● Problem set
A: Summarize the National Cookbook Month book post in two sentences.
B: Carry on the National Cookbook Month book post from the end of its last entry.

● Document text
= = = =

Throwbacklist Thursday: National Cookbook Month Is the Tastiest Month

As Halloween weekend nears, the nation’s culinary eye will turn to candy, bat’s wings, and other holiday foods. Before that happens, however, UIP wants to offer a more respectful tribute to National Cookbook Month with a stack of books that not only tell us how to cook, but the stories behind the dishes.

From origins to recipes, from the far-spanning cuisine known as soul food to the encyclopedia world(s) of herbs and spices, these books ladle out ideas for your next meal alongside the ur-knowledge that can transform a rather obsessive but personal food hobby into the YouTube foodie stardom that you deserve.

bowerAfrican American Foodways: Explorations of History and Culture, edited by by Anne L. Bower
Ranging from seventeenth-century West African fare to contemporary fusion dishes using soul food ingredients, these essays introduce the interested to many aspects of African American foodways and provide a long-needed antidote to popular misconceptions about soul food. Examining the combination of African, Caribbean, and South American traditions, contributors offer lively insights from history, literature, sociology, anthropology, and African American studies to demonstrate how food’s material and symbolic values have contributed to African Americans’ identity for centuries. Individual chapters examine how African foodways survived the passage into slavery, cultural meanings associated with African American foodways, and the contents of African American cookbooks, both early and recent.

schumanFavorite Dishes: A Columbian Autograph Souvenir Cookery Book, complied by Carrie V. Shuman
Favorite Dishes is a celebrity cookbook of autographed recipes, accented by portraits of the distinguished contributors, that was compiled on the occasion of the 1893 World’s Columbian Exposition in Chicago. It is a handsome sourcebook on nineteenth-century cookery as well as a testament to the desire of well-educated, well-placed women to use their position for social good. It is also a prime example of the genre of charitable cookbooks that began after the Civil War and extends to today’s Junior League community cookbooks.

= = = =

● Data records
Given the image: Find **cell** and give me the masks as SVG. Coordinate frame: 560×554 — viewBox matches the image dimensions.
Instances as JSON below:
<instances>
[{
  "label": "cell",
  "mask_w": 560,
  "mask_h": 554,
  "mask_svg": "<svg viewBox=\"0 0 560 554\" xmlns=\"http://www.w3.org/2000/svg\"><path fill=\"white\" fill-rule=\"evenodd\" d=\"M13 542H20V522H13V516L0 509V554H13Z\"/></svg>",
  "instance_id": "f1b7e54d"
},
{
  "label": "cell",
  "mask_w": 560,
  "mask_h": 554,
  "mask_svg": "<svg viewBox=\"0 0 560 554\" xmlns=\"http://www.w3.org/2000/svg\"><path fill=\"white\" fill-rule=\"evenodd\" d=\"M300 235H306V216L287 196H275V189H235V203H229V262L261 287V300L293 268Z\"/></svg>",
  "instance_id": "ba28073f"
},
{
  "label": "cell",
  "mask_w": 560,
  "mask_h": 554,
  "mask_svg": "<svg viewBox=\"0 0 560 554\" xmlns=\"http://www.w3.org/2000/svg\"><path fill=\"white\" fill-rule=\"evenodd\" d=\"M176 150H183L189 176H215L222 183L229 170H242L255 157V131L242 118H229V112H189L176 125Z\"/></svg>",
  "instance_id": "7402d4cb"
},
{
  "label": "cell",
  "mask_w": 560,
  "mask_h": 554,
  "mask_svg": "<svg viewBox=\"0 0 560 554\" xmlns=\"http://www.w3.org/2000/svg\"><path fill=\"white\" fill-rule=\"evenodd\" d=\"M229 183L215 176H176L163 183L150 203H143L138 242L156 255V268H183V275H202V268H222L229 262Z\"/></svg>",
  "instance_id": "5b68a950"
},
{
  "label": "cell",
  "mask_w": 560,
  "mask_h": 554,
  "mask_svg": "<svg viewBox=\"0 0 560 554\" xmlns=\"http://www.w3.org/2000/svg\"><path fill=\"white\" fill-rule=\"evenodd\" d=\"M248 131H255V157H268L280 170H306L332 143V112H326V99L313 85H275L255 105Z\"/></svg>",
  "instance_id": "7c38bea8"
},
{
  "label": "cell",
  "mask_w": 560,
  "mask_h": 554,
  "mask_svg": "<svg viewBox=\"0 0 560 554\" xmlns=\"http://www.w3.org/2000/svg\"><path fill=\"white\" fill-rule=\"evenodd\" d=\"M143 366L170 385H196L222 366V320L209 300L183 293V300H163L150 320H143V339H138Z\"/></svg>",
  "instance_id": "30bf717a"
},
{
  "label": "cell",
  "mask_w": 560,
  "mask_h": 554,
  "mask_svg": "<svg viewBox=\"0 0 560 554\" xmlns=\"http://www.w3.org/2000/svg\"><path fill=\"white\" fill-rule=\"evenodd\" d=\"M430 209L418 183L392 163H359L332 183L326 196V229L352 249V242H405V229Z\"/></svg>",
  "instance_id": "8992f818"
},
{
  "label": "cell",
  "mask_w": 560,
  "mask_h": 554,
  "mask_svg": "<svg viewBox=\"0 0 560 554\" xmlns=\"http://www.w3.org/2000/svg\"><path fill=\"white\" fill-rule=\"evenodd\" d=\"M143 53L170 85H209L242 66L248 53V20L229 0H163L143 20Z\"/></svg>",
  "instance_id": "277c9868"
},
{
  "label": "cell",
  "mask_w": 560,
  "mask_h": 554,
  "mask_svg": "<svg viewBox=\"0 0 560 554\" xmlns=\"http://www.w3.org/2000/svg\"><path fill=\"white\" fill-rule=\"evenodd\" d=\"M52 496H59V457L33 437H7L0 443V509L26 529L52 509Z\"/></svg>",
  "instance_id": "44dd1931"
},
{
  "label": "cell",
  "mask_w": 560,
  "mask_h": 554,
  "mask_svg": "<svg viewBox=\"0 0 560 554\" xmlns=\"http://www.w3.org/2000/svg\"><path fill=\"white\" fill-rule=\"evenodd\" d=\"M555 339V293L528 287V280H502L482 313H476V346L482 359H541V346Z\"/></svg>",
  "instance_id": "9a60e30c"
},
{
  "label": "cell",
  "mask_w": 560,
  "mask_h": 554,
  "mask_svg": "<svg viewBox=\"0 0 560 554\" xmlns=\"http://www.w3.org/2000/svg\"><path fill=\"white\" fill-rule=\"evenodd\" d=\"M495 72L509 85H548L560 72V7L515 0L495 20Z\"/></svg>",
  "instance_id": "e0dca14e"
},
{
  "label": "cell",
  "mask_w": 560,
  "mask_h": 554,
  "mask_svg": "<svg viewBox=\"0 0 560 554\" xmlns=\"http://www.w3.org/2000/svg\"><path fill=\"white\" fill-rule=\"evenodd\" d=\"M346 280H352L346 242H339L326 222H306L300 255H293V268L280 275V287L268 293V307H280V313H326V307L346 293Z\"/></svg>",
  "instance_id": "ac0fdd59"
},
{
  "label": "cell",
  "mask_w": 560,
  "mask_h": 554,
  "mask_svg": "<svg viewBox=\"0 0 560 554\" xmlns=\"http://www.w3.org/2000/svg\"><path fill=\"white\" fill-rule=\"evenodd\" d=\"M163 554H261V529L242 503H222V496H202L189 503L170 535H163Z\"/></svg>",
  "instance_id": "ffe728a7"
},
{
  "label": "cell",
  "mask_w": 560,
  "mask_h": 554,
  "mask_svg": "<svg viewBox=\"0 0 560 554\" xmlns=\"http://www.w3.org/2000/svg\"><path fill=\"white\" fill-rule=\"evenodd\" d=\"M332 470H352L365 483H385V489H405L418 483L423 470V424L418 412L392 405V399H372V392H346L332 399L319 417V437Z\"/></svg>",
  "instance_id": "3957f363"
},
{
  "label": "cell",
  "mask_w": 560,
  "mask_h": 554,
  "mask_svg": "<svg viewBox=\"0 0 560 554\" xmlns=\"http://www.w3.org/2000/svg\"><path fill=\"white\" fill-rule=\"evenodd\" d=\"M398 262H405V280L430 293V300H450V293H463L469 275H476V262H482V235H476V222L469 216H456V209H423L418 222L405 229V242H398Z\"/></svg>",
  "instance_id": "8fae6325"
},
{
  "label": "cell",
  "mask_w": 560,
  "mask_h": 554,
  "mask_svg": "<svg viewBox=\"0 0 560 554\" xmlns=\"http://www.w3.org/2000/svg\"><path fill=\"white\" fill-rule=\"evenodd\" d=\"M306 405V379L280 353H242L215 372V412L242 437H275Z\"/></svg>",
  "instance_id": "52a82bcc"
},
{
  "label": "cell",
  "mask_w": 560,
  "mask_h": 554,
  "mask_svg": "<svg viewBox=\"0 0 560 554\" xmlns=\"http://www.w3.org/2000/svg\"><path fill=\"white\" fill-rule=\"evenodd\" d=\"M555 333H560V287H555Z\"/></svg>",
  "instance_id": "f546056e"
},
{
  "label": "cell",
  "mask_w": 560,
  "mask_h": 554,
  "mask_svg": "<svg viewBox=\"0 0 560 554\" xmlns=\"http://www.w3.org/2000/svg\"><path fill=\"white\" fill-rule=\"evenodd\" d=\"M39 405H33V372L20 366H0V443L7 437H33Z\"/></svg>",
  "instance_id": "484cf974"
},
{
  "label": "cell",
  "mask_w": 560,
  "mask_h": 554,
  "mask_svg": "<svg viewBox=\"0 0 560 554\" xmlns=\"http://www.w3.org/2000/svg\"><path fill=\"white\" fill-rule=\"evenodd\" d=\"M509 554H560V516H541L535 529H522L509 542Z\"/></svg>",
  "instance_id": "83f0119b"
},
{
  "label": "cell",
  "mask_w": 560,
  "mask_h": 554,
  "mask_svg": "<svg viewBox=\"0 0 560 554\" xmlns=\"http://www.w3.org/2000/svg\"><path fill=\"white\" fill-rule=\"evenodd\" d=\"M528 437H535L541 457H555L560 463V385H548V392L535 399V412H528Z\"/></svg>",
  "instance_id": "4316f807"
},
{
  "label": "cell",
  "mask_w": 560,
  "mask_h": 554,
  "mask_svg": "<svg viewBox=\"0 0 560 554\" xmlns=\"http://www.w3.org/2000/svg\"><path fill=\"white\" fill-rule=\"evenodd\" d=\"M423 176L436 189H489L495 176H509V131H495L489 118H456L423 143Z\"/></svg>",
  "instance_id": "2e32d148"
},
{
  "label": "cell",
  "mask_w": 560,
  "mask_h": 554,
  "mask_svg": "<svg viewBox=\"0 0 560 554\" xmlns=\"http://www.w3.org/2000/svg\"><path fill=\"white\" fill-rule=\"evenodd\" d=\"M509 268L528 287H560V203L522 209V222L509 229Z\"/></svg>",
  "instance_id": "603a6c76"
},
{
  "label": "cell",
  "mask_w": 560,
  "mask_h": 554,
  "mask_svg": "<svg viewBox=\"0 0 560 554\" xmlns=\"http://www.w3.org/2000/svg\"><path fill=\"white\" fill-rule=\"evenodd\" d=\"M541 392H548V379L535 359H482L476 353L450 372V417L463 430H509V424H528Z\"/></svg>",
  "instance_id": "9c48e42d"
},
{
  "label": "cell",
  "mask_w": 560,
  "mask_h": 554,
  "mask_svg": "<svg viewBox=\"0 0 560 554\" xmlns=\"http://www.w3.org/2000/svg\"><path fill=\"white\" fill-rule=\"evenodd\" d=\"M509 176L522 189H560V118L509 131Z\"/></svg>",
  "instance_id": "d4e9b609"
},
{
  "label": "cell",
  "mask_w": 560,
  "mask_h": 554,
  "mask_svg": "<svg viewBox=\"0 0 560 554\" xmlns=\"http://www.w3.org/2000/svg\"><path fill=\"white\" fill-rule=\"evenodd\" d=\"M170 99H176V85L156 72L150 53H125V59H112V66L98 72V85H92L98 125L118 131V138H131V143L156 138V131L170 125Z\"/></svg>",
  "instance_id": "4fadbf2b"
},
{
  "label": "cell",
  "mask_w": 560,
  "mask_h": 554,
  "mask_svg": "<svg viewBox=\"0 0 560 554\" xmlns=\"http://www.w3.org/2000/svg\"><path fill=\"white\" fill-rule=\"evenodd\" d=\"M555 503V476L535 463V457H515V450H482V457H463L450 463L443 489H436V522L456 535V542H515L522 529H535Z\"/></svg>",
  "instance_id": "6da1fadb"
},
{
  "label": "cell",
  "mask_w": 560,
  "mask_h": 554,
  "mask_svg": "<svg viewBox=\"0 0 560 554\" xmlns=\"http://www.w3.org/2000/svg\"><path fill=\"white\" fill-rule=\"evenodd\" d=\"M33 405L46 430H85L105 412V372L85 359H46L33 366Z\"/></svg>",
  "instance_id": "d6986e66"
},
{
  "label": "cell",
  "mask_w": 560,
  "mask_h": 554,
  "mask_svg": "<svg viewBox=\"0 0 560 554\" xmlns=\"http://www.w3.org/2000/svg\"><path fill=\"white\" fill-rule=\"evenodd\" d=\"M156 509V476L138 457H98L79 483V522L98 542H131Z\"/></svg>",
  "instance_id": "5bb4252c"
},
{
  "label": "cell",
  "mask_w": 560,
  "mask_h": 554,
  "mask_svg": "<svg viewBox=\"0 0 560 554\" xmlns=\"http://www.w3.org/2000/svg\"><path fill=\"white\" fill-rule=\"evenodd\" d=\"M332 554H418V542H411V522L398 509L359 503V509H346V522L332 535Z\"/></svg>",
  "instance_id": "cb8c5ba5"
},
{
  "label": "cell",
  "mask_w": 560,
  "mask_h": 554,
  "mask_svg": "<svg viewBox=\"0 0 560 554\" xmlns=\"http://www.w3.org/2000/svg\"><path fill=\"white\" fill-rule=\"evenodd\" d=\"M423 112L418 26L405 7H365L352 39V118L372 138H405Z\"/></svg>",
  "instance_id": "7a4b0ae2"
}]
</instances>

= = = =

● Responses to the exercise
A: Ahead of Halloween, UIP marks National Cookbook Month with a group of books that give both recipes and the stories behind dishes. These include African American Foodways, an essay collection edited by Anne L. Bower that examines African American foodways from West African origins to contemporary dishes and counters misconceptions about soul food, and Favorite Dishes, a celebrity cookbook of autographed recipes compiled by Carrie V. Shuman for the 1893 World's Columbian Exposition in Chicago.

B:
The world’s fair in Chicago was the first event of its kind that offered women a conspicuous and responsible role. A Woman’s Building was designed by a woman architect, decorated with the statues and paintings of prominent women artists, and overseen by a Board of Lady Managers, comprised of 115 wives and daughters of prominent political and business leaders from every state and territory.

Carrie Shuman approached the president of this unprecedented body, Bertha Honoré Palmer, with the idea of producing a charitable cookbook, endorsed and autographed by the Lady Managers, of their prize recipes. The books would be offered to women of limited means—women who dreamed “longingly and hopelessly of the Exposition”—who could sell them to raise money to cover the expense of a visit to the fair.

rath and assmanJapanese Foodways, Past and Present, edited by Eric C. Rath and Stephanie Assmann
Spanning nearly six hundred years of Japanese food culture, Japanese Foodways, Past and Present considers the production, consumption, and circulation of Japanese foods from the mid-fifteenth century to the present day in contexts that are political, economic, cultural, social, and religious. Diverse contributors—including anthropologists, historians, sociologists, a tea master, and a chef—address a range of issues such as medieval banquet cuisine, the tea ceremony, table manners, cookbooks in modern times, food during the U.S. occupation period, eating and dining out during wartimes, the role of heirloom vegetables in the revitalization of rural areas, children’s lunches, and the gentrification of blue-collar foods.

allenThe Herbalist in the Kitchen, by Gary Allen
Both a cookbook and a supplement to other cookbooks, the The Herbalist in the Kitchen delves deep into the herbs, spices, leaves, and other plant materials we use—and can use–to add that delicious something to our meals. Truly encyclopedic in scope. the book provides detailed information about the uses, botany, toxicity, and flavor chemistry of herbs, as well as a listing for nearly every name that an ingredient is known by around the world.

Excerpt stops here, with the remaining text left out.